begin Selection
UNKEN, Austria — It has been rightly suggested by one of my colleagues at the University of Oklahoma that I give too much credit to Vladimir Putin.

In retrospect, I think they’re right.

Russia is a pretty poor country, completely reliant on an incredibly corrupt energy industry, which will hopefully be rendered obsolete with the rise of cheaper renewable-energy alternatives. Putin’s campaign in Syria, his secret war against Ukraine, his occupation of Crimea and the accompanying $9 billion bridge (no doubt well-padded with kickbacks) have contributed to nearly halve Russia’s international reserves.

This isn’t the Soviet Union competing with the United States to be the most powerful force on Earth. This is a Potemkin great power, a shadow of it’s former self that competes not through economic, political and cultural diplomacy but through corruption and intimidation.

Putin’s brand of macho nationalism has a certain appeal to a certain group of generally middle-aged and older white men, but that’s hardly a foundation on which one builds anything more than a fan club headed up by Steven Seagal. Yes, they sent their only aircraft to Syria, no doubt great for Russian television cameras, but this is the same carrier that has to travel with its own tug because it breaks down so often.

Russia acts like North Korea

In 2008, the neoconservative foreign-policy expert Robert Kagan published a book called The Return of History and the End of Dreams. It was panned at the time by many scholars as a flop. He was all for the Iraq war, after all! Where was his credibility?

Meanwhile, experts on European politics hated his dismissal of the European Union and its institutions as a postmodern mishmash. “He just didn’t get it!” they exclaimed. Russia was mostly tame, Chinese growth was slowing as part of the 2008 Great Recession, and the European Union was just about to complete the Lisbon reform treaty. In their eyes, Kagan was just making trouble by proclaiming the world to be in a worse state than it actually was.
end Selection
begin Material supplied
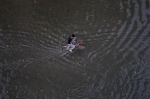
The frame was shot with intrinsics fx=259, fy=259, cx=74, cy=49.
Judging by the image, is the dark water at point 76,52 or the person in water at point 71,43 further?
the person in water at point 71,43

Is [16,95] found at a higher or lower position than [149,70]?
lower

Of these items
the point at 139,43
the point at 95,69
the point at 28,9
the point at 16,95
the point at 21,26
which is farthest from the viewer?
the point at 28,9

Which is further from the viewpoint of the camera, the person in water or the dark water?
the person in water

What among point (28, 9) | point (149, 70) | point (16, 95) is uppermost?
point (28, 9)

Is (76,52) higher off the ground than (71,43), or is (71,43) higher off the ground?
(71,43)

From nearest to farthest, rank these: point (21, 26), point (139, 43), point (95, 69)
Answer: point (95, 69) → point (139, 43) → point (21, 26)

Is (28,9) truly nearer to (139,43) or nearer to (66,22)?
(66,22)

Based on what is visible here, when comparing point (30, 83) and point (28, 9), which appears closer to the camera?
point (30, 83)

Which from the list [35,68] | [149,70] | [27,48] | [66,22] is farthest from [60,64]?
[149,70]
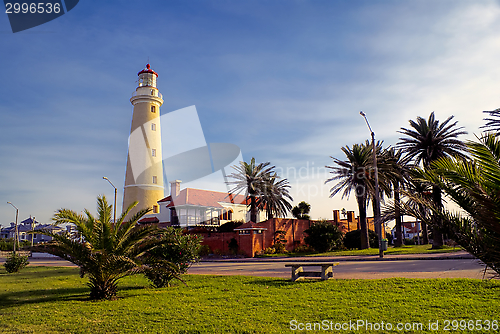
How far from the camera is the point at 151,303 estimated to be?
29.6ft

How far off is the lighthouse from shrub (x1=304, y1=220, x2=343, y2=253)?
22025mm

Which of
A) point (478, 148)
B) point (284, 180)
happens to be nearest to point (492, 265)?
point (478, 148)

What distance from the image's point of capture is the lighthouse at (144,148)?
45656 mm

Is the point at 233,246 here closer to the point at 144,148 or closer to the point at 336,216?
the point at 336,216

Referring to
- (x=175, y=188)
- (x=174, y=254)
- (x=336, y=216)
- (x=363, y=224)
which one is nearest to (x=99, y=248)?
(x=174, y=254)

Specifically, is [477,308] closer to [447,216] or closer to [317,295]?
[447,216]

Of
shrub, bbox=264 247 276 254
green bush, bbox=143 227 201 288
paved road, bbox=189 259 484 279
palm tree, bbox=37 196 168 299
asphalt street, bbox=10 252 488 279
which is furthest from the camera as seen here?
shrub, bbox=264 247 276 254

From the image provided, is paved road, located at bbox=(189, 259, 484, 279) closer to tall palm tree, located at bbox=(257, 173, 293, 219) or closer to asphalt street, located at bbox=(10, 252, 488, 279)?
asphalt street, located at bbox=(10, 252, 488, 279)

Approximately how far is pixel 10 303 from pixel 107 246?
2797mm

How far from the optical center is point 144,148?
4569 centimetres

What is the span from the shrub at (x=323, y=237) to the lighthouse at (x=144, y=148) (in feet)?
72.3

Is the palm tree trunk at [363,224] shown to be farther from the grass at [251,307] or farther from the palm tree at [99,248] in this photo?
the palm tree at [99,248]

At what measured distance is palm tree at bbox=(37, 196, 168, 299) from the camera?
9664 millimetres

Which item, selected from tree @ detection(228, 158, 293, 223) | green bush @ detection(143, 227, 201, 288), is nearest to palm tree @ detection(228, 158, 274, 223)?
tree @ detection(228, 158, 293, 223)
end Material supplied
Work to complete -
1: Transcribe the part of the essay on Russia that opens with the words containing "In 2008, the" and closes with "was his credibility?".
2: According to the essay on Russia, what book did Robert Kagan publish in 2008?
The entries come from a separate source, not from the essay on Russia.

Answers by task -
1:
In 2008, the neoconservative foreign-policy expert Robert Kagan published a book called The Return of History and the End of Dreams. It was panned at the time by many scholars as a flop. He was all for the Iraq war, after all! Where was his credibility?

2: The Return of History and the End of Dreams